Network Visibility Key to PCI Compliance

What is one of the most important and often misunderstood security compliance requirements?

Why, tracking and monitoring access to network resources, of course.

Every regulatory compliance initiative — and every discussion of network security best practices — involves log analysis. It’s really the only way to see what’s happening on your network. Unfortunately, it’s easier said than done.

In part one of this three-part series you learned that being compliant can lead to a false sense of security: Real security comes from a combination of network best practices, employee education, policy enforcement and continuous vigilance. Part two taught you that no matter what your size is, you’re a target: Whether you’re dealing with insider abuse or facing unseen and unknown international hackers, the risks to your business are real.

In this third and final article, we’ll discuss the ins and outs of compliance mandates and network security best practices.

Most networks have a variety of equipment from multiple vendors including routers, firewalls, switches and a combination of operating systems like Windows, Linux and UNIX. Add specialty devices like intrusion detection or prevention systems, core applications for identity and access management and central databases and you are easily generating millions of events daily. It’s easy to understand why many choose the path of least resistance when it comes to this area of compliance.

The letter of the law requires that log data be collected and analyzed. For example, PCI regulations require that it be analyzed daily, but what exactly do they mean by analyzed?

Many companies opt for simple log aggregation and log management processes that collect the data and run a few reports, but ultimately provide no real insight into the health and security of the network – which does not fulfill the regulatory requirements.

Every month we read a new headline about a company that has had millions of credit cards or identities stolen. Forensic investigations are usually able to piece together how the intruder gained access, what applications they installed, and ultimately how the data was captured and transported. Nearly all of this information and insight comes from collected log data, but having the ability to retrace the steps of the hacker was little comfort to the organization or their customers.

Greater visibility equals better security

Staying out of the headlines means analyzing your network’s log data. Some organizations turn to managed service providers for log analysis; however, it’s important to understand that outsourcing the work does not mean outsourcing the liability.

Managed service providers simply won’t take on the legal responsibility of monitoring your network for breaches and abuse, and it would be unreasonable to expect that they would.

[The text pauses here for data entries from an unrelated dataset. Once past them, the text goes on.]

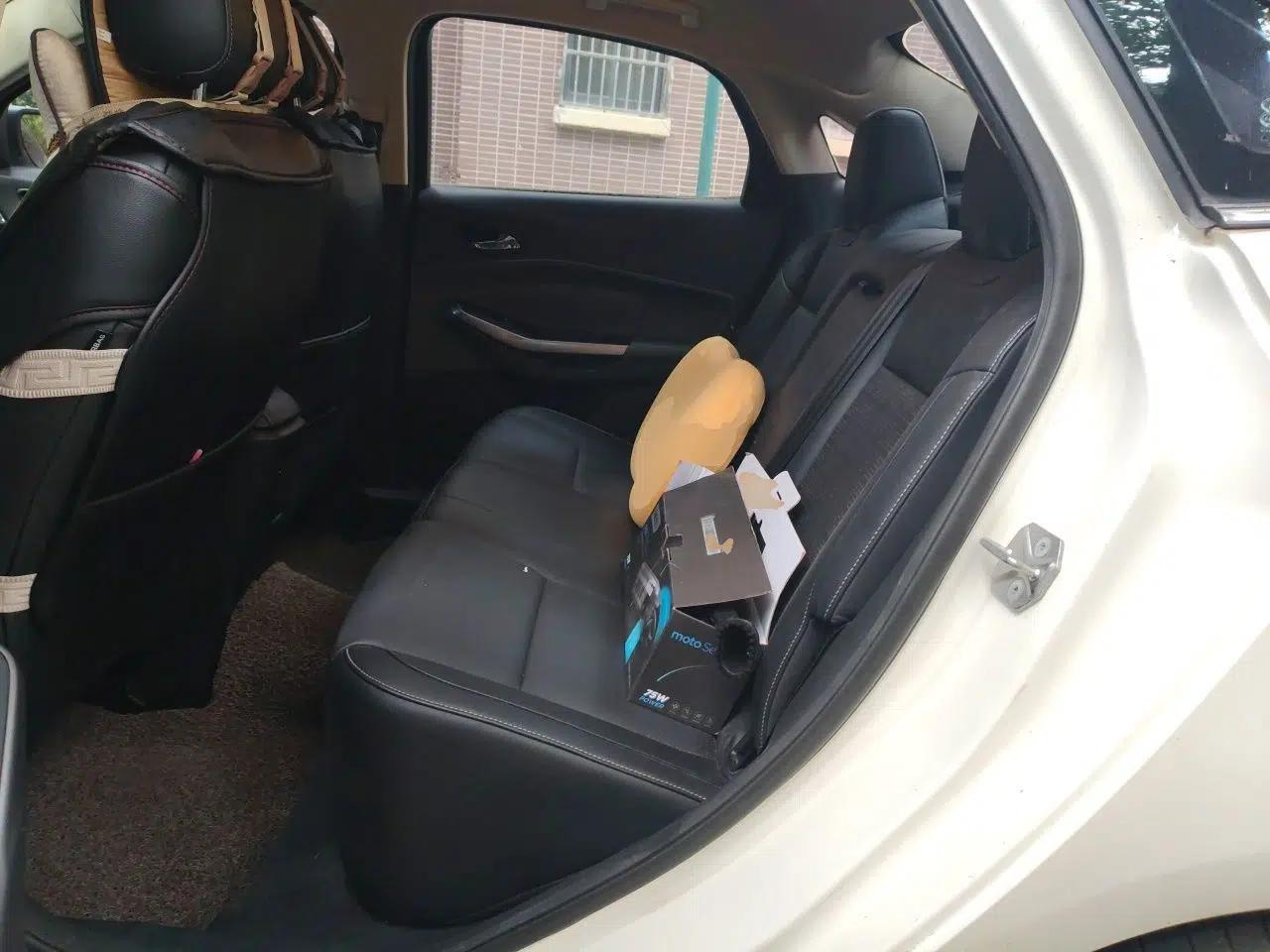 Ford Escort 2015 1.5L Automatic Fashion Model — миниатюра 18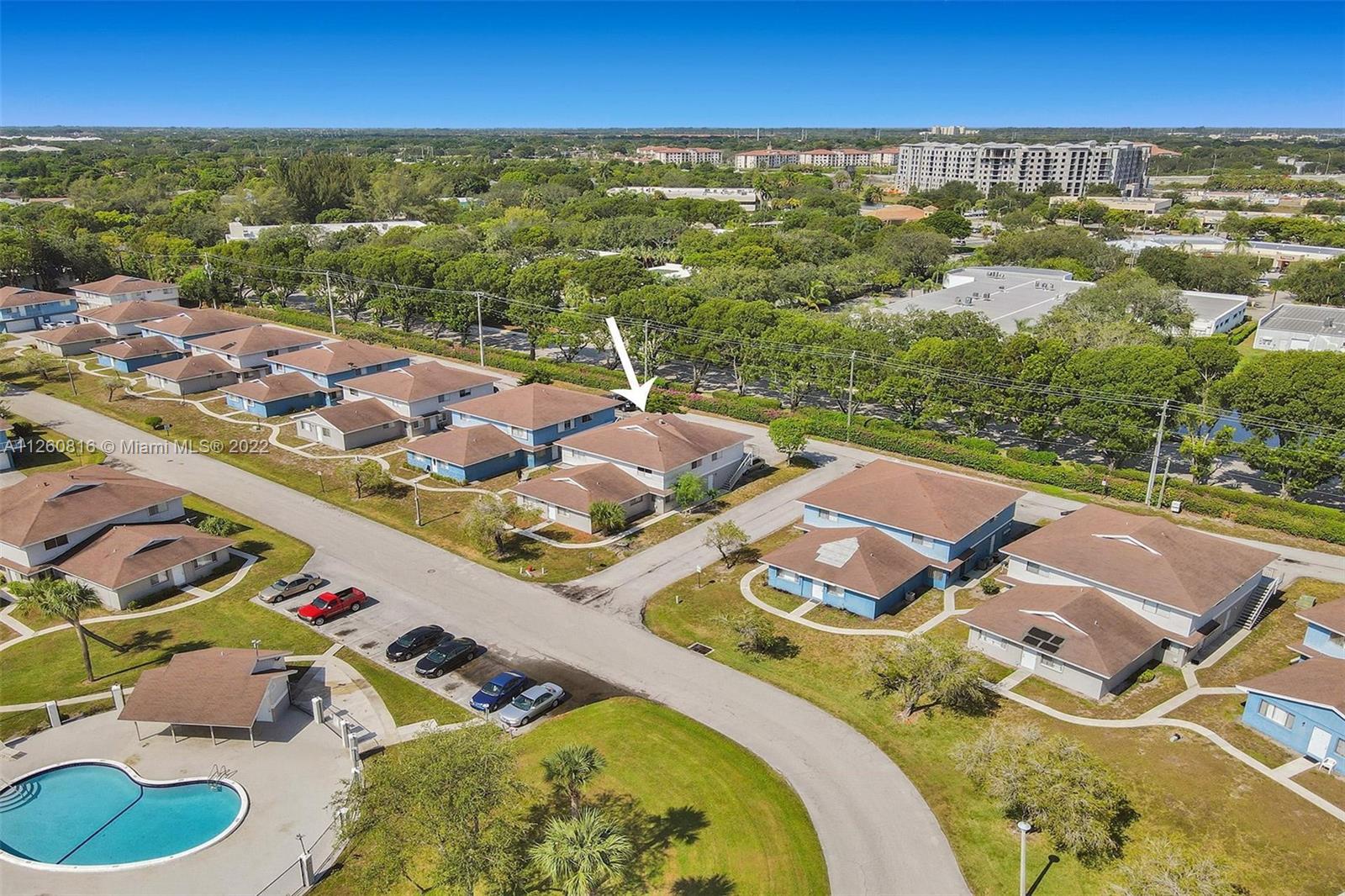 TIFFANY LAKE CONDO PH 3 - Residential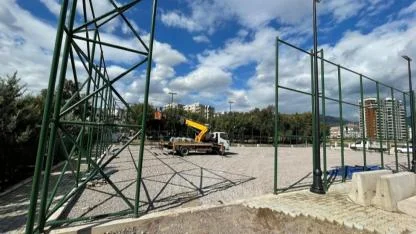 İzmir’de Gençlere Beş Yeni Halı Saha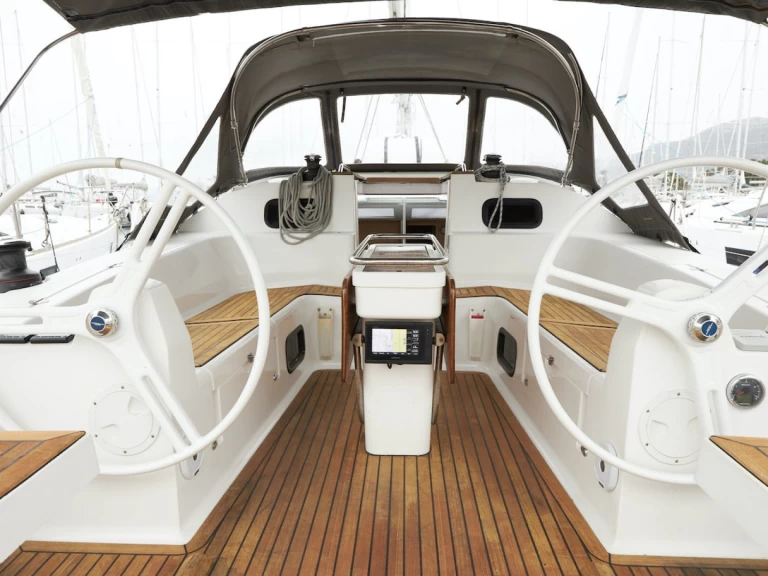 Noleggiare una Elan Impression 45 a Castelli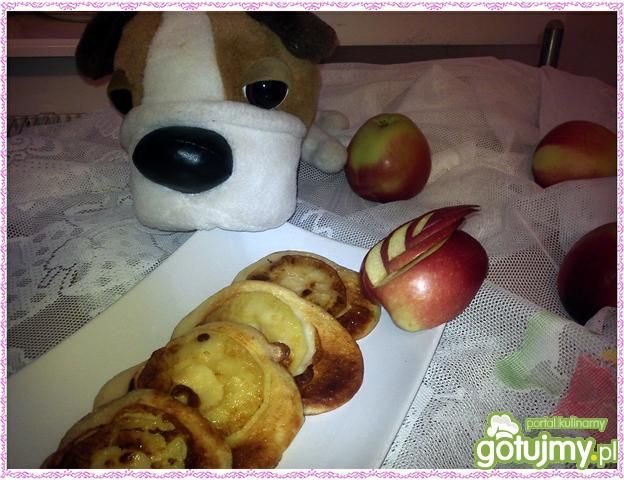 Śniadaniowe placuszki z niespodzianką Śniadaniowe placuszki z niespodzianką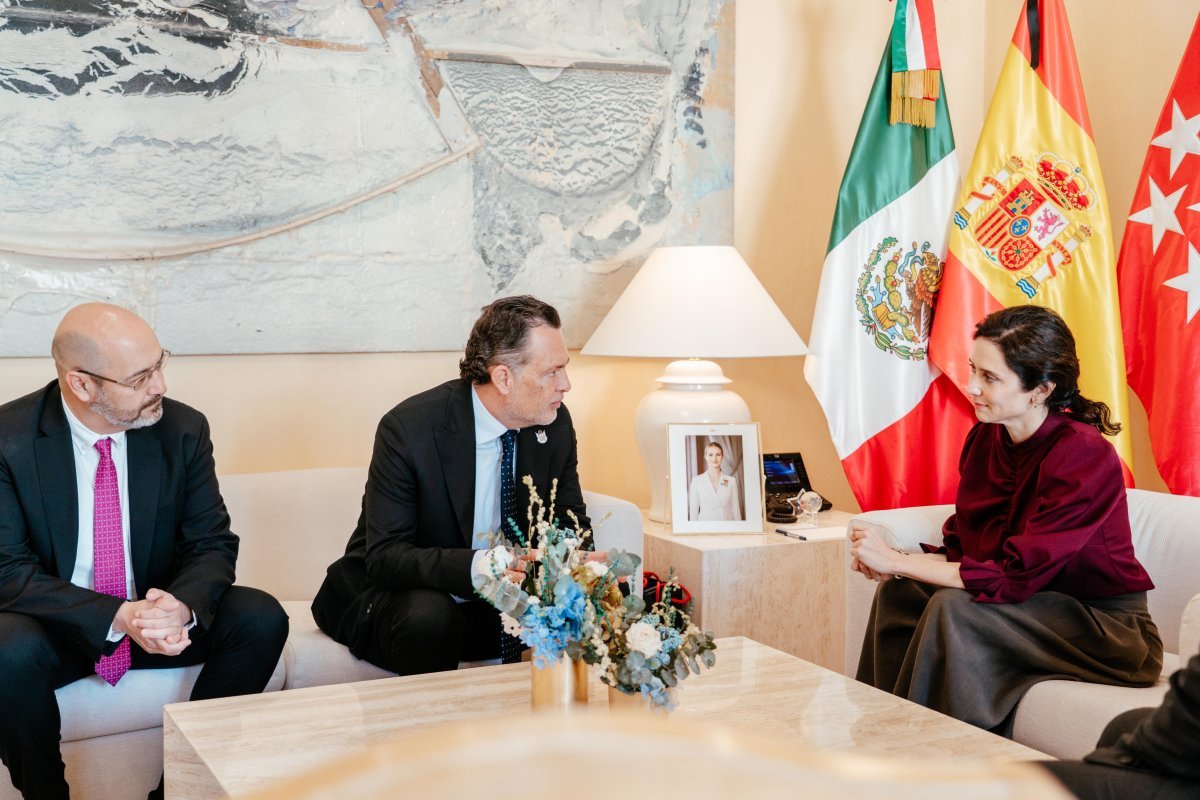 Gobernador de Quer&eacute;taro sostiene encuentro diplom&aacute;tico con presidenta de la Comunidad de Madrid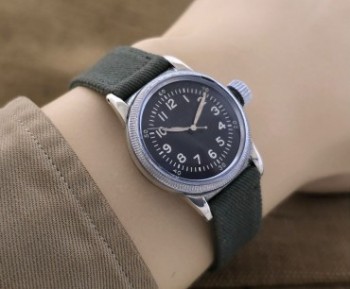 Men’s 1944 Waltham A-11 Aviator’s Wristwatch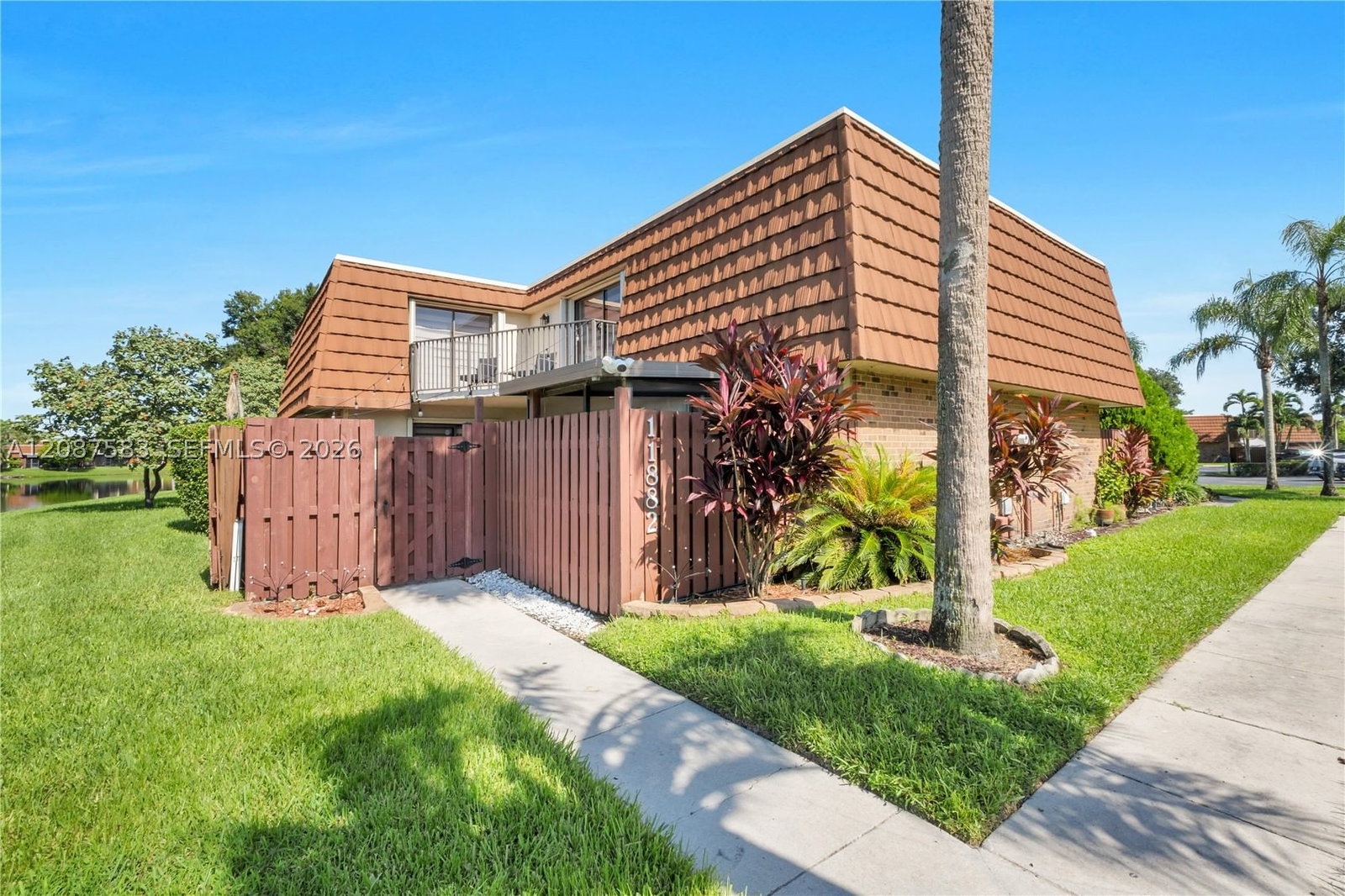 Real estate property located at 11882 12th Pl, Broward, Village At Lake Pine Ii, Davie, FL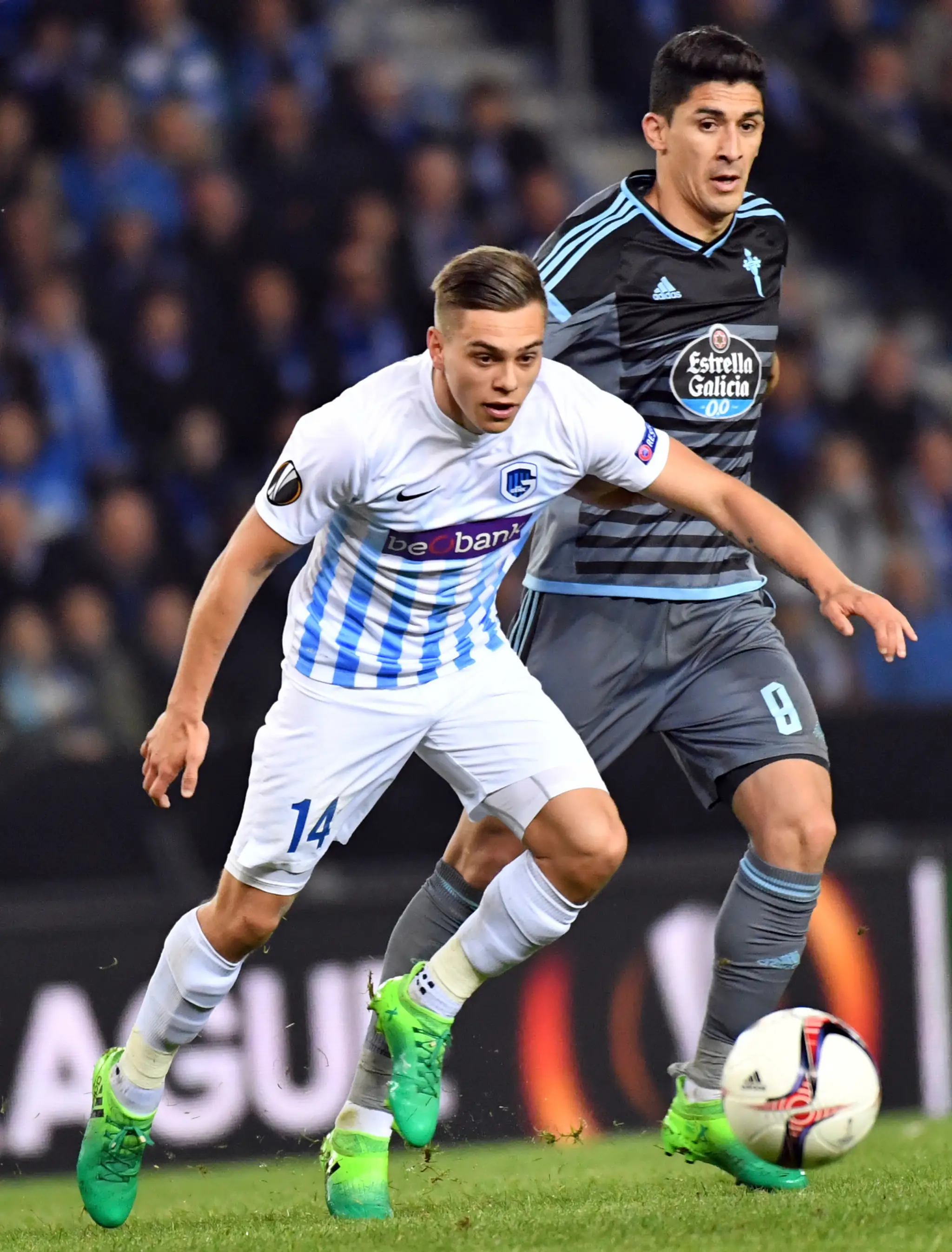 Leandro Trossard (vľavo) z Genku bojuje o loptu v odvete štvrťfinále EL proti Celte Vigo s Pablom Hernandézom.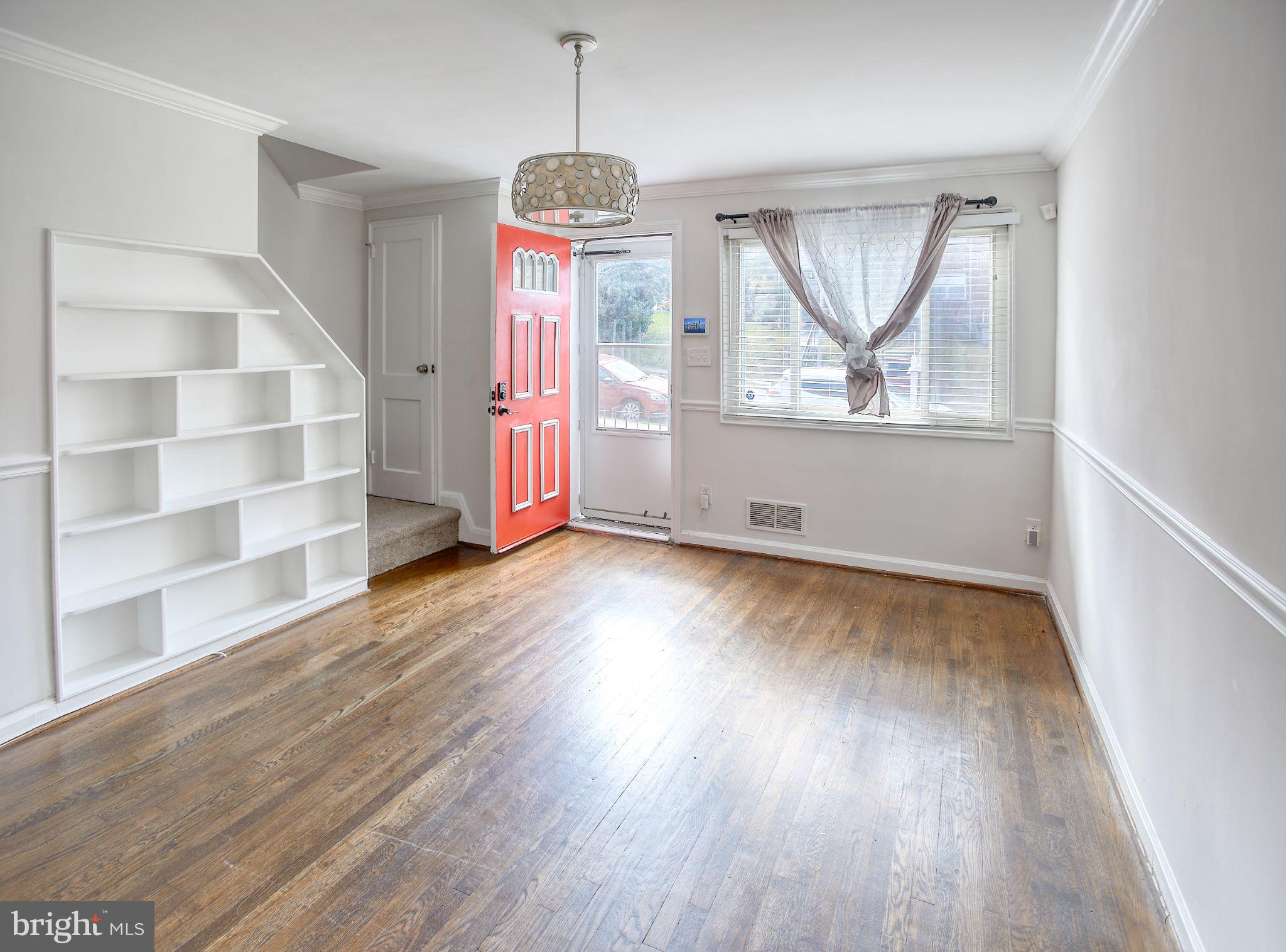 WEST HILLS - Residential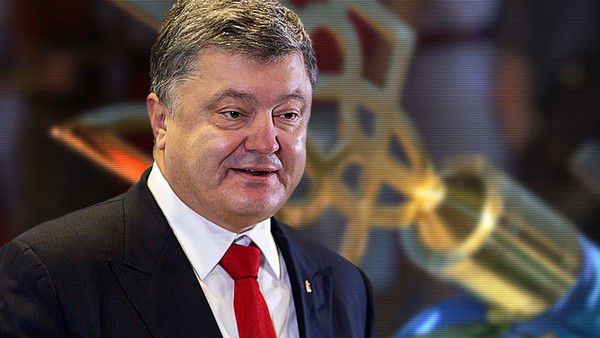 Порошенко подякував американцям за санкції проти РФ. Президент зазначив, що введені санкції - це чіткий сигнал міжнародної підтримки України.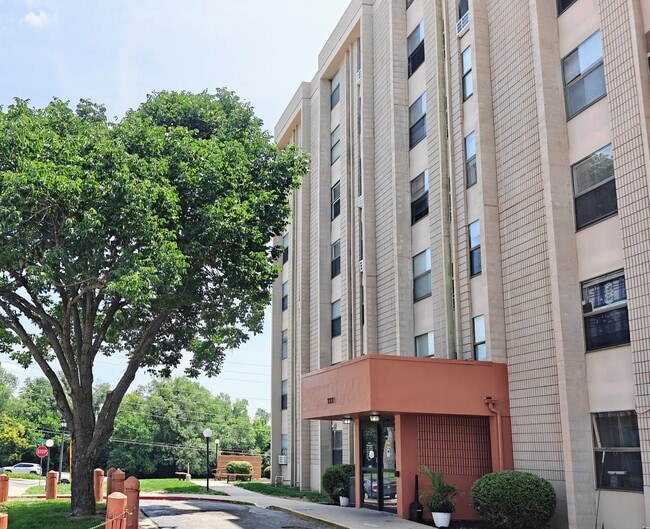 Photo - Riverview Apartments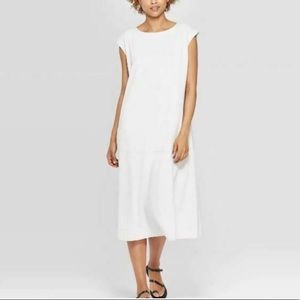 Chic, Cap-Sleeved Midi, M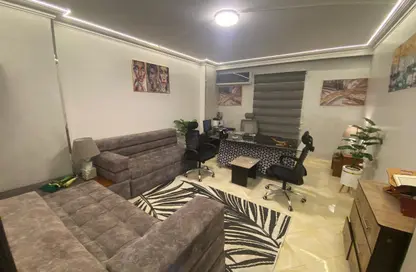 Apartment - 3 Bedrooms - 2 Bathrooms for sale in Tersa Bridge - El Haram - Hay El Haram - Giza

It’s also unreasonable to expect that managed service providers can master the details of your network, business and employees with sufficient depth to recognize when seemingly normal network behavior is actually suspicious or even malicious behavior.

For many organizations the answer to the dilemma is security information and event management (SIEM). SIEM sits in the center of the network and aggregates and analyzes log data from all core network security products while delivering real-time analysis, event correlation, notification and even response. Simply stated, SIEM is like a watchdog that is trained to monitor the network’s critical assets and bark — or bite — intruders.

Hindsight is 20/20. It’s easy to analyze recent breaches and discuss the role SIEM technology could have played to prevent or minimize the damage. The technology is designed to track user access, application installation and execution, file access, database queries, USB usage, wireless access and it’s exceptionally suited for correlating these behaviors with properties that are unique to a given business – giving SIEM a distinct advantage over forensic technologies.

Compliance mandates should be common sense best practices for network security but how do you know whether the systems are working? Can you be sure that employees with privileged access aren’t abusing those rights? What actions are vendors taking on the network? How will you detect a network configuration mistake? All of these questions are on your auditor’s mind. Are they on yours?

Michael Maloof is chief technology officer at TriGeo Network Security.